因此若放在不同线程,那么将不会相互影响,即解码和渲染都将会被加快。
先写结论:
软解码时将会被阻塞渲染,而硬解码时将会是异步直接归还BUffer给Surface,但是本文要讨论的是,解码器分为了输入队列和输出队列,我们应该将输入队列和输出队列分两个线程进行解码,原因是输出队列可能会多次执行即一个输入Buffer可能会在收到多次输出Buffer才结束当前帧解码完成,另外若是硬解码器则可以将输出队列和渲染操作放入同一个线程,如此将会加快解码和渲染。
源码分析:
// [frameworks/av/media/ndk/NdkMediaCodec.cpp]
EXPORT
media_status_t AMediaCodec_releaseOutputBuffer(AMediaCodec *mData, size_t idx, bool render) {
if (render) {
// 请求渲染
return translate_error(mData->mCodec->renderOutputBufferAndRelease(idx));
} else {
return translate_error(mData->mCodec->releaseOutputBuffer(idx));
}
}
renderOutputBufferAndRelease实现:
注意该方法调用是同步调用,即会被阻塞的调用
// [frameworks/av/media/libstagefright/MediaCodec.cpp]
status_t MediaCodec::renderOutputBufferAndRelease(size_t index) {
sp<AMessage> msg = new AMessage(kWhatReleaseOutputBuffer, this);
msg->setSize("index", index);
msg->setInt32("render", true);
sp<AMessage> response;
return PostAndAwaitResponse(msg, &response);
}
接收渲染事件处理
// [frameworks/av/media/libstagefright/MediaCodec.cpp]
void MediaCodec::onMessageReceived(const sp<AMessage> &msg) {
switch (msg->what()) {
case kWhatReleaseOutputBuffer:
{
sp<AReplyToken> replyID;
CHECK(msg->senderAwaitsResponse(&replyID));
if (!isExecuting()) {
PostReplyWithError(replyID, INVALID_OPERATION);
break;
} else if (mFlags & kFlagStickyError) {
PostReplyWithError(replyID, getStickyError());
break;
}
// 处理渲染
status_t err = onReleaseOutputBuffer(msg);
PostReplyWithError(replyID, err);
break;
}
}
}
onReleaseOutputBuffer实现:
// [frameworks/av/media/libstagefright/MediaCodec.cpp]
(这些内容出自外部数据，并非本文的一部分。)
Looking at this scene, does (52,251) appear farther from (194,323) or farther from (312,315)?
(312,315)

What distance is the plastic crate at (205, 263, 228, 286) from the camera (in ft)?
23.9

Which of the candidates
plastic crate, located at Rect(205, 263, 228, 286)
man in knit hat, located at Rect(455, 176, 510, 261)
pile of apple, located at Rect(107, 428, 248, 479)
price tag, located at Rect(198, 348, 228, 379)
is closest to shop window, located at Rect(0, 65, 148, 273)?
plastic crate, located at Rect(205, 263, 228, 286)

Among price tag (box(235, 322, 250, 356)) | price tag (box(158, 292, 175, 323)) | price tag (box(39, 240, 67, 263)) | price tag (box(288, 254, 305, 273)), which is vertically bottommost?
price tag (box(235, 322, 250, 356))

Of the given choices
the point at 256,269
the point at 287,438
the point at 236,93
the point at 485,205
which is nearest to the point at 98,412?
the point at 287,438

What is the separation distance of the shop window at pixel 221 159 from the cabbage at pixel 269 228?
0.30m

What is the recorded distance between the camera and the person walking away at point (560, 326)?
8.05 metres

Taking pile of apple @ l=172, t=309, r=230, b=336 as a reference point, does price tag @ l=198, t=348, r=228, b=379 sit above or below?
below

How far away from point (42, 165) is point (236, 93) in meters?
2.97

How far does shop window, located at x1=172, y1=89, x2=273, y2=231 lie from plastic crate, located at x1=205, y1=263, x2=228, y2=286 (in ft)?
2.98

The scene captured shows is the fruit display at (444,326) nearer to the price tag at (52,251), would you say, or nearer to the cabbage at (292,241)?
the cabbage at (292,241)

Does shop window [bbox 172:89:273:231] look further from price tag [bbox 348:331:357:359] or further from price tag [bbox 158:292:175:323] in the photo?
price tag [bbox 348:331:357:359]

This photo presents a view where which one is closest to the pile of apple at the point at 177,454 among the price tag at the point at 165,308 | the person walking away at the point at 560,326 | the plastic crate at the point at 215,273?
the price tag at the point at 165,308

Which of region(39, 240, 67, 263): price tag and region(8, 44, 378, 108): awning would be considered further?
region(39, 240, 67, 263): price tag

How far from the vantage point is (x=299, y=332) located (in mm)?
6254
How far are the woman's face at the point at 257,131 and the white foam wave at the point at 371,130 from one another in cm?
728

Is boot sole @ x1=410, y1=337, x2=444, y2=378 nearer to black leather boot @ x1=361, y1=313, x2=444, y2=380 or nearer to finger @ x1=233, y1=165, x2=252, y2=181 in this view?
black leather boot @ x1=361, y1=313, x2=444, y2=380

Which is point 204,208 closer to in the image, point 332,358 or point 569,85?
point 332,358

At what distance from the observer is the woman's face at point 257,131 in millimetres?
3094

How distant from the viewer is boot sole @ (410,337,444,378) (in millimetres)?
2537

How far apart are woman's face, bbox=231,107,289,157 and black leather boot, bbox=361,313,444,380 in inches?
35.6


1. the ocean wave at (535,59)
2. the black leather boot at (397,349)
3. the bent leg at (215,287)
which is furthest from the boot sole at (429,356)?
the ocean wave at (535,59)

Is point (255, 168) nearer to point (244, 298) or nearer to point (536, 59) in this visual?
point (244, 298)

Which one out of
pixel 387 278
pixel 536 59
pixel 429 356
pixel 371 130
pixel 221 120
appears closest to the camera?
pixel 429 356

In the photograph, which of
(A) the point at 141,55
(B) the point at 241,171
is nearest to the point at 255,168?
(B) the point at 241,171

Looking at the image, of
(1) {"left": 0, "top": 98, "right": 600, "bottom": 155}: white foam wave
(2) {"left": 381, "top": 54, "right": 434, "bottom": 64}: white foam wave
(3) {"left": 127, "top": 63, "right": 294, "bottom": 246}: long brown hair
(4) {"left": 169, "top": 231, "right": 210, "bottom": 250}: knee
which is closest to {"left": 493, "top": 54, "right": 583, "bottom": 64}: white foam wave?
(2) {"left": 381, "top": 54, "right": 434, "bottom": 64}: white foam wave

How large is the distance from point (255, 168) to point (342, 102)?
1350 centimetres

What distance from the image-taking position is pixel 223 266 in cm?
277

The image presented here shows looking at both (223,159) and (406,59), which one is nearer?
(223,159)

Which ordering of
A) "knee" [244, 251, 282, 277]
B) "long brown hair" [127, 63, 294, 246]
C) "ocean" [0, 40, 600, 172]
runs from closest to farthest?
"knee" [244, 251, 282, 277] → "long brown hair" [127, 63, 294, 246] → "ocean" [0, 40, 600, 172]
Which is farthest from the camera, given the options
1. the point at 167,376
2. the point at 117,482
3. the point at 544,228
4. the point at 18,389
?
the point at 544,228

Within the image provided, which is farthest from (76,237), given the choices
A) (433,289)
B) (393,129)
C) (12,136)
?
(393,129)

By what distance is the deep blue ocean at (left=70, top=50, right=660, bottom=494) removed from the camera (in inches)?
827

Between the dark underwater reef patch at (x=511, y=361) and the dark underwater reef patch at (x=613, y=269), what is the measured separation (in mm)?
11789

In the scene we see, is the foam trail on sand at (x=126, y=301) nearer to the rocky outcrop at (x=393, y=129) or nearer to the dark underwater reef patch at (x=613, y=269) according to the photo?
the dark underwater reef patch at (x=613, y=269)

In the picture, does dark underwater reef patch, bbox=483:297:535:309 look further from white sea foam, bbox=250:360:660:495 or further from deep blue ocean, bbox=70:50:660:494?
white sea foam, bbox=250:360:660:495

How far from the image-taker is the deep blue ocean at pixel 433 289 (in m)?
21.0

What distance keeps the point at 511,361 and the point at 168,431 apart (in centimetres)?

status_t MediaCodec::onReleaseOutputBuffer(const sp<AMessage> &msg) {
size_t index;
CHECK(msg->findSize("index", &index));
int32_t render;
if (!msg->findInt32("render", &render)) {
render = 0;
}
if (!isExecuting()) {
return -EINVAL;
}
if (index >= mPortBuffers[kPortIndexOutput].size()) {
return -ERANGE;
}
// 获取当前将被渲染的buffer
BufferInfo *info = &mPortBuffers[kPortIndexOutput][index];
if (info->mData == nullptr || !info->mOwnedByClient) {
return -EACCES;
}
// 加锁获取buffer,但这里我们可以认为是不耗时的,非常快
// synchronization boundary for getBufferAndFormat
sp<MediaCodecBuffer> buffer;
{
Mutex::Autolock al(mBufferLock);
info->mOwnedByClient = false;
buffer = info->mData;
info->mData.clear();
}
if (render && buffer->size() != 0) {
// 渲染流程
int64_t mediaTimeUs = -1;
buffer->meta()->findInt64("timeUs", &mediaTimeUs);
int64_t renderTimeNs = 0;
if (!msg->findInt64("timestampNs", &renderTimeNs)) {
// use media timestamp if client did not request a specific render timestamp
ALOGV("using buffer PTS of %lld", (long long)mediaTimeUs);
renderTimeNs = mediaTimeUs * 1000;
}
if (mSoftRenderer != NULL) {
// 软解码时,直接在此处处理了渲染流程
std::list<FrameRenderTracker::Info> doneFrames = mSoftRenderer->render(
buffer->data(), buffer->size(), mediaTimeUs, renderTimeNs,
mPortBuffers[kPortIndexOutput].size(), buffer->format());
// if we are running, notify rendered frames
if (!doneFrames.empty() && mState == STARTED && mOnFrameRenderedNotification != NULL) {
sp<AMessage> notify = mOnFrameRenderedNotification->dup();
sp<AMessage> data = new AMessage;
if (CreateFramesRenderedMessage(doneFrames, data)) {
notify->setMessage("data", data);
notify->post();
}
}
}
// 该流程将不展开分析,在我之前的MediaCodec系列分析文章中已分析过,它不是阻塞调用,是AMessage异步执行的。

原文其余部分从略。